I’m still using Betterbird, but it would be nice to have a solution that’s more integrated in the Gnome-system. So a calendar that’s connected to the menu-bar calendar.

Is there such an alternative? I mean besides Evolution (I don’t like the work-flow of Evolution, it feels clumsy to me).

I’m afraid there is no third GNOME’ish calendar application that I am aware of

I’m a bit surprised nobody else is missing the option to manage invitees in the Gnome calendar application. I guess it’s not much used professionally maybe.

Not “nobody else”: almost all of us are missing that, but we know that the email+calendaring+addressbooks trio is one of the toughest problems to solve in desktop productivity apps.

I’m using it in a professional setting, but I use Evolution for emails, so my invitations go through that anyway. Those who use other email clients do not have such a workaround.

Is there such an alternative? I mean besides Evolution

The “alternative” is to implement it in GNOME Calendar and whatever may become the alternative email client for GNOME (if Geary is not it). Inventing a third EDS-compatible calendaring app instead of finishing the existing one would be foolish.

See this comment on your other thread for the explanation and links to the relevant tickets.

Thanks for your feedback @andre and @jfft.

I didn’t now this:

I’m trying Evolution again and I realise that the feeling it is clumsy, is just me getting used to new software. After a few days, it feels less so.
I removed the default Gnome calendar, and now clicking in the menubar calendar opens Evolution. Which is a bit more convenient.
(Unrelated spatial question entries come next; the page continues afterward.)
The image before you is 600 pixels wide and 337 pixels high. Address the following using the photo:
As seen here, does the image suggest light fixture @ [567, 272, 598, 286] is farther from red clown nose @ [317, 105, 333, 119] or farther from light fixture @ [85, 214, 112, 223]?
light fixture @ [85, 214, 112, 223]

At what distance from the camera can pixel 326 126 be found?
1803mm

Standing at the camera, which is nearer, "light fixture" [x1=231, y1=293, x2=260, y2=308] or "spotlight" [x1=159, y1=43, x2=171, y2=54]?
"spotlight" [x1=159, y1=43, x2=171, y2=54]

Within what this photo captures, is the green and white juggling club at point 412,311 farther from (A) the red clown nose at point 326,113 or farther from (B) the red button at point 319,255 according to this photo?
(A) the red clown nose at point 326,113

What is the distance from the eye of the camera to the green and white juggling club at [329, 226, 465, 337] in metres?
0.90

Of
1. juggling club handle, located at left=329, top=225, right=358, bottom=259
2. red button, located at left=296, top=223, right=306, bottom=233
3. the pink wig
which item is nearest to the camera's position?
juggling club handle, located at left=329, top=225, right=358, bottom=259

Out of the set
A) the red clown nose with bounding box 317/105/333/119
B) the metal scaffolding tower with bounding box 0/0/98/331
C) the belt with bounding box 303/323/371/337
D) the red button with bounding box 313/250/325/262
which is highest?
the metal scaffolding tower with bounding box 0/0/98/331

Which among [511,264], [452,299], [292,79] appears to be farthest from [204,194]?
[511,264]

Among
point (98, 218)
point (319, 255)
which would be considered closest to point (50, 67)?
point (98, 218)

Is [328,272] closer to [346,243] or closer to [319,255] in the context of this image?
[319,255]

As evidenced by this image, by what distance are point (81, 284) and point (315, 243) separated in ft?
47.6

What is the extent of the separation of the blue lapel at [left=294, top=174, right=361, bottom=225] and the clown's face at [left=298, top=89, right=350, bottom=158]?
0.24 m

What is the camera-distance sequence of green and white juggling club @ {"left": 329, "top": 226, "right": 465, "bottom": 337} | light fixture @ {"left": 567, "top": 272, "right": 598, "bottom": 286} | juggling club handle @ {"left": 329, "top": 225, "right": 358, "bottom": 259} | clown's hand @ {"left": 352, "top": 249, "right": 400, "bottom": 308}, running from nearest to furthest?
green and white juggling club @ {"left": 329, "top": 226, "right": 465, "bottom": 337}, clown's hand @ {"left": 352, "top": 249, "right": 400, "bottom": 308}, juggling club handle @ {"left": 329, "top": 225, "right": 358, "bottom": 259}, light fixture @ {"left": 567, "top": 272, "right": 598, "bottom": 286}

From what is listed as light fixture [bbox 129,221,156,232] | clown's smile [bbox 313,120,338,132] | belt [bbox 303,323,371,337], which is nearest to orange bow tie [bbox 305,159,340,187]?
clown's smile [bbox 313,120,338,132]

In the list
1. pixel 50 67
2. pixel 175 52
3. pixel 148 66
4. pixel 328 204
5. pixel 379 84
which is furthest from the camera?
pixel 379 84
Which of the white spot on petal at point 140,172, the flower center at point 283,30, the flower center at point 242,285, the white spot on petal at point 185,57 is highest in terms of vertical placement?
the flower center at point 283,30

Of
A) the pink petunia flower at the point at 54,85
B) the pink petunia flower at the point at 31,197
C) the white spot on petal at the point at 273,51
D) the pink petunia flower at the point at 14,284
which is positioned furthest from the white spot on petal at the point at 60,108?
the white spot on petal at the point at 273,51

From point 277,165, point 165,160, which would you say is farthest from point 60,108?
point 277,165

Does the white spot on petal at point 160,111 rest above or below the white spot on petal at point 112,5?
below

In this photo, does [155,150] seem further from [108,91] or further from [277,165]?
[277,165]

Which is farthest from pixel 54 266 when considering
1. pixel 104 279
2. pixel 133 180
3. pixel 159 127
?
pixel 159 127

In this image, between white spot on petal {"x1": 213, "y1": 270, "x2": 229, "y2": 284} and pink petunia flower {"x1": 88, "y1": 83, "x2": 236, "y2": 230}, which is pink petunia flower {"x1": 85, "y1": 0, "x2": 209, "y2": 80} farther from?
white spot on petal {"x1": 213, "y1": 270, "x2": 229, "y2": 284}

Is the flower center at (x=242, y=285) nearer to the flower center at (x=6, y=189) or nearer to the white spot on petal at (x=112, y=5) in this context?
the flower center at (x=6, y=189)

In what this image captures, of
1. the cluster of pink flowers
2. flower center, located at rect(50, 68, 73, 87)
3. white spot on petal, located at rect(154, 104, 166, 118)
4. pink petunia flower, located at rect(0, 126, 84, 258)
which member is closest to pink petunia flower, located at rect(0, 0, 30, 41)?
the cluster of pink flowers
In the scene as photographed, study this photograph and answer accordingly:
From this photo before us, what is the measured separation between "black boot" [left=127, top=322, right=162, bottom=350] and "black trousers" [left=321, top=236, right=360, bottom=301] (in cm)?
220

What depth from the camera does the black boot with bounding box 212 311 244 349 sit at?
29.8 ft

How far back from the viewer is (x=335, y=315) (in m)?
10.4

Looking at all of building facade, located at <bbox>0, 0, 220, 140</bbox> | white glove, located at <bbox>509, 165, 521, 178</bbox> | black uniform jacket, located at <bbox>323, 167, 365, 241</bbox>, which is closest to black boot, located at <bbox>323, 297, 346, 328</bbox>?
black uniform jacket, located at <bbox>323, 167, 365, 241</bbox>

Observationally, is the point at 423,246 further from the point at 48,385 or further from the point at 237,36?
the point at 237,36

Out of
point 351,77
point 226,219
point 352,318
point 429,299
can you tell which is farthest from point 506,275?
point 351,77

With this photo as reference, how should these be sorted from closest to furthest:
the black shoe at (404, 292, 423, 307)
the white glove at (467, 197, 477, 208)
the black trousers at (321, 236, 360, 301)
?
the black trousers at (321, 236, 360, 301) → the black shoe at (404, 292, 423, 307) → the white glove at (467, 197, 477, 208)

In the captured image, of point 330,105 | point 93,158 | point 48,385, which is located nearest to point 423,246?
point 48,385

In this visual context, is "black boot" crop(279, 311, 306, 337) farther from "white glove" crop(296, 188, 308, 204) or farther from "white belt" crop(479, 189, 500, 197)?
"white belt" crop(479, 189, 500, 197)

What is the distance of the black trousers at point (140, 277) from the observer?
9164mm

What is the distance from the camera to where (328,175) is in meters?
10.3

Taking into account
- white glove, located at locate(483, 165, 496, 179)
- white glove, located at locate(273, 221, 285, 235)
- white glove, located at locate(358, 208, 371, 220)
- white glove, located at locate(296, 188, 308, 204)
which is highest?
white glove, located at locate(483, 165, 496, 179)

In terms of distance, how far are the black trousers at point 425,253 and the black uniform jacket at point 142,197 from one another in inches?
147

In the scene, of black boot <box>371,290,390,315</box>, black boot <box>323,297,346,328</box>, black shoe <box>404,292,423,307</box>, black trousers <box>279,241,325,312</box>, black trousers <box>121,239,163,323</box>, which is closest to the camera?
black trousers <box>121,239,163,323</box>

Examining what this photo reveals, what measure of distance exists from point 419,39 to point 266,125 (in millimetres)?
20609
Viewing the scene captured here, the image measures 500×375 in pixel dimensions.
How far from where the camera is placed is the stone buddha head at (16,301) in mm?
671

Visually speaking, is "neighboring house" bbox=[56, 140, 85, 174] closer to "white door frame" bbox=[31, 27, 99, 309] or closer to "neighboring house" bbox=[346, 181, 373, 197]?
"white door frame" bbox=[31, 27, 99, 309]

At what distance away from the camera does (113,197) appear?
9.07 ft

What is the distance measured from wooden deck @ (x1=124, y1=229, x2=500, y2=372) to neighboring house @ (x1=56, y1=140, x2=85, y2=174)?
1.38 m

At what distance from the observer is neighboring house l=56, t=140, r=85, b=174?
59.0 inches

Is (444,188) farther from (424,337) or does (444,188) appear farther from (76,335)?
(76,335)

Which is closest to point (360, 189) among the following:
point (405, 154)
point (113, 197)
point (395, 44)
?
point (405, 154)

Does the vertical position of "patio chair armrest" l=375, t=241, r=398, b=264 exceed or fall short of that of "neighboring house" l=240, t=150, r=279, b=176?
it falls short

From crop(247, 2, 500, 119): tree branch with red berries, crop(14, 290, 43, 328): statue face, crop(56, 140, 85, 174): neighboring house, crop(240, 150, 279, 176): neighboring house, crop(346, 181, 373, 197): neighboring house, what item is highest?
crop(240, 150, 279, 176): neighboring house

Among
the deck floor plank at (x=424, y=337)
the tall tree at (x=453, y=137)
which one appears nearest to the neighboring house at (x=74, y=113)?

I’m trying Evolution again and I realise that the feeling it is clumsy, is just me getting used to new software. After a few days, it feels less so.

It’s good that you are warming up to Evolution :slight_smile:

I removed the default Gnome calendar, and now clicking in the menubar calendar opens Evolution. Which is a bit more convenient.

Even if you have both applications installed, you can use the GNOME Settings application to specify which one is the default that gets called by other apps, including “clicking in the menubar”:

Ah, yes.
Anyway, I have no use for a second calendar if Evolution works.
I marked your answer as solution, because that was indeed what I didn’t realise.